Zum Angebot gehören nationale und internationale Zugtickets, Abonnemente, SwissPass und Reisegepäck sowie die Beratung zur SBB Mobile App. Ergänzend bietet das Reisezentrum Geldwechsel für über 100 Länder, Geldtransfer via Western Union sowie Geschenkartikel und Geschenkkarten der Zentralbahn an.

Die Zusammenarbeit der vier Organisationen wird durch eine Holzskulptur der Schule für Holzbildhauerei Brienz sichtbar gemacht. Die vier miteinander verbundenen Reliefs stehen für die Partnerorganisationen und verweisen auf die Geschichte von Mobilität, Postwesen, Bergbahn und Schifffahrt in Brienz.

Übergriffe auf Zugpersonal: DB Regio testet Tonaufnahmen bei Bodycams

Im ersten Halbjahr 2026 kam es zu 989 Übergriffen auf Mitarbeitende der DB Regio. Davon entfielen 781 Fälle auf einfache Körperverletzung wie Schubsen, Greifen oder Bespucken und 185 auf versuchte Körperverletzung. In 22 Fällen wurden Mitarbeitende Opfer schwerer Körperverletzung. Anfang 2026 kam zudem Serkan Çalar ums Leben. Vorgestellt wurden die Zahlen von DB-Regio-Chef Harmen van Zijderveld und Bundesverkehrsminister Steffen Bilger.
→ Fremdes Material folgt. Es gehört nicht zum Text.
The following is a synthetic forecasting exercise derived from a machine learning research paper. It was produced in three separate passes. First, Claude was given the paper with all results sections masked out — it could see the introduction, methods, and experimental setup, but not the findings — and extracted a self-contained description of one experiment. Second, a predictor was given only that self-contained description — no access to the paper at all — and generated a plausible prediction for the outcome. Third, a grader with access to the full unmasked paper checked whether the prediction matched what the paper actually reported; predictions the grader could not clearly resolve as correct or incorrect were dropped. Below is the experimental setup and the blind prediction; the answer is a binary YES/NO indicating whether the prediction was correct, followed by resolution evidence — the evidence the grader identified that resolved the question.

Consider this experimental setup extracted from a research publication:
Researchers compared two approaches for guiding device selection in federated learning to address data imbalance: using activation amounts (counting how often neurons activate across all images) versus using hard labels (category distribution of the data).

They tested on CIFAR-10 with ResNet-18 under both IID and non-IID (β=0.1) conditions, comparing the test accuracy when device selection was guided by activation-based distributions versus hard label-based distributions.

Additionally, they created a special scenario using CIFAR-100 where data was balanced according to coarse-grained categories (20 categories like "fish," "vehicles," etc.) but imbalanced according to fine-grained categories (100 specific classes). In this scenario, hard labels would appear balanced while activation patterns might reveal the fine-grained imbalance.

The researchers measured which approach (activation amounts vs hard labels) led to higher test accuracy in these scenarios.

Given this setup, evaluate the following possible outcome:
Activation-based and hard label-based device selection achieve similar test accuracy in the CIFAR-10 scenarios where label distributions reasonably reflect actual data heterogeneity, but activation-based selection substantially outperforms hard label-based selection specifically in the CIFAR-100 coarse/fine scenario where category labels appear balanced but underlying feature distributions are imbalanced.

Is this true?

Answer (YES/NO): NO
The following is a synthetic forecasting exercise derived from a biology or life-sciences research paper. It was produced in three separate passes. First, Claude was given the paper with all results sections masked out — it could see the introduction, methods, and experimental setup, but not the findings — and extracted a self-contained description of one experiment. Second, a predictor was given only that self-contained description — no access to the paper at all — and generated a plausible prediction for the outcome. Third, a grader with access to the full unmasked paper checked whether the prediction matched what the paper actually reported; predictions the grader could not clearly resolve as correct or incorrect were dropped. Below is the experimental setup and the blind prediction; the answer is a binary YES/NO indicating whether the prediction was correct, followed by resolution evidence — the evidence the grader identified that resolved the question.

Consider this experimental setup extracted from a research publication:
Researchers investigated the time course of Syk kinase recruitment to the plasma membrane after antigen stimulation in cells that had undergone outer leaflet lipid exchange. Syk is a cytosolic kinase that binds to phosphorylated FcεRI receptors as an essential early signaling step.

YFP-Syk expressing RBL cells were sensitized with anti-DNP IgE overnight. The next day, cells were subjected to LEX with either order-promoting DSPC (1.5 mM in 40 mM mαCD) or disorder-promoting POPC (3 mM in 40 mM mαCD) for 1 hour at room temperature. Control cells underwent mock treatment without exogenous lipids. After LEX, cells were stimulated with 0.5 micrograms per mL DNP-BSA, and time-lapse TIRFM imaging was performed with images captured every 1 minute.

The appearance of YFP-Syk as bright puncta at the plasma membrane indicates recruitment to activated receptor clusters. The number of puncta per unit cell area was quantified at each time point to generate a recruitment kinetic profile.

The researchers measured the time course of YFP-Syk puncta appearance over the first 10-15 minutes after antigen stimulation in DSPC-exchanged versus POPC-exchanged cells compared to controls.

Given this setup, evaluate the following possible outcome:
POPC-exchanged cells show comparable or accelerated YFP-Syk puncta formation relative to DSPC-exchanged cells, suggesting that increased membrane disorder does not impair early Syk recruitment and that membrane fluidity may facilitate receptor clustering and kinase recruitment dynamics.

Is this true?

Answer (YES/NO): NO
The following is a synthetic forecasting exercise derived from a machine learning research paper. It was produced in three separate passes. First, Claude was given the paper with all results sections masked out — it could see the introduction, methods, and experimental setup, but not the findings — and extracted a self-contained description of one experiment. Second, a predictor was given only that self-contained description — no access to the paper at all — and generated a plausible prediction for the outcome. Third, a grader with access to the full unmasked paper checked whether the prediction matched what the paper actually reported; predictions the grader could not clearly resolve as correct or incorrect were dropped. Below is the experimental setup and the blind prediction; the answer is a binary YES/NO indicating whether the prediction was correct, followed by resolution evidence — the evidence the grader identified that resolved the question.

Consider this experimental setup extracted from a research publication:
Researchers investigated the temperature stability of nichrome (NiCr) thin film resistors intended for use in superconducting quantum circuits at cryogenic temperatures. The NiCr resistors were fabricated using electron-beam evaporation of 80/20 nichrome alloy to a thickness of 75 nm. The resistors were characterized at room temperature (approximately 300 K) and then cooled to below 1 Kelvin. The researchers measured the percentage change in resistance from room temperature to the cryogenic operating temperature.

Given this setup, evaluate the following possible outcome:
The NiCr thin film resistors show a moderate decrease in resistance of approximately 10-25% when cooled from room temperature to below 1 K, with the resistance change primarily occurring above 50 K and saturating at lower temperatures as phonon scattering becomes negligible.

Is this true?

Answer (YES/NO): NO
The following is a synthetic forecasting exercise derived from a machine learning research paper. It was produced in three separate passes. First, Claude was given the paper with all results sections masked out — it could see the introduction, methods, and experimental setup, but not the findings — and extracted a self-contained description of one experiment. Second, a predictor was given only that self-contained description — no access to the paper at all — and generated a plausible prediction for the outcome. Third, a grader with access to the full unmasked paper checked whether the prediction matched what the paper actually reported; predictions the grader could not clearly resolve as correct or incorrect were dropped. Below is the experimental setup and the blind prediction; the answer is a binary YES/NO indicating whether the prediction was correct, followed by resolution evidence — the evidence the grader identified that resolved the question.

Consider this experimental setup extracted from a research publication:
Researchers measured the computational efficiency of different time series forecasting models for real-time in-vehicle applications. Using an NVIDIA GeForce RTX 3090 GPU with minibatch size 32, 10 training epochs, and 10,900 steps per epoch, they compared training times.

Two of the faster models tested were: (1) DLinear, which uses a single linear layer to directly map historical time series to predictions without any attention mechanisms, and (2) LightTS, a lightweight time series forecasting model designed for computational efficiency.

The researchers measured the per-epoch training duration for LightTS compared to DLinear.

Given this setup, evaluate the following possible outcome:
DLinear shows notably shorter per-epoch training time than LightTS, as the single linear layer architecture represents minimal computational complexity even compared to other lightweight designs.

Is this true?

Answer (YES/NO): NO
Als weitere Massnahme führt DB Regio die Tonaufzeichnung bei Bodycams ein. Getestet wird sie ab spätestens 1. Oktober während zwei Monaten in der Region Rhein-Neckar-Pfalz. Der Hessische Beauftragte für Datenschutz und Informationsfreiheit ist in den Einführungsprozess eingebunden. Im Anschluss an die Pilotphase soll die Tonaufzeichnung schrittweise bundesweit umgesetzt werden.

Bereits umgesetzt oder in Erprobung sind die Ausstattung mit Bodycams im Nah- und Fernverkehr, Pilotprojekte zu 1/1-Begleitungen von Kundenbetreuenden durch eine Person mit Sicherheitskenntnissen, Doppelbesetzungen im Kundenservice sowie Prüfgruppen von sechs bis acht Personen, die einen Zug gleichzeitig kontrollieren. Die persönliche Schutzausrüstung wurde um stichfeste Westen und Helme für die Mobile Unterstützungsgruppe erweitert. Zudem wird der Prio-Ruf, ein Alarmsystem per Knopfdruck am Armband, mit der Bodycam vernetzt. Der Einsatz von künstlicher Intelligenz wird geprüft. Gemeinsam mit der Bundesregierung läuft eine landesweite Respekt-Kampagne.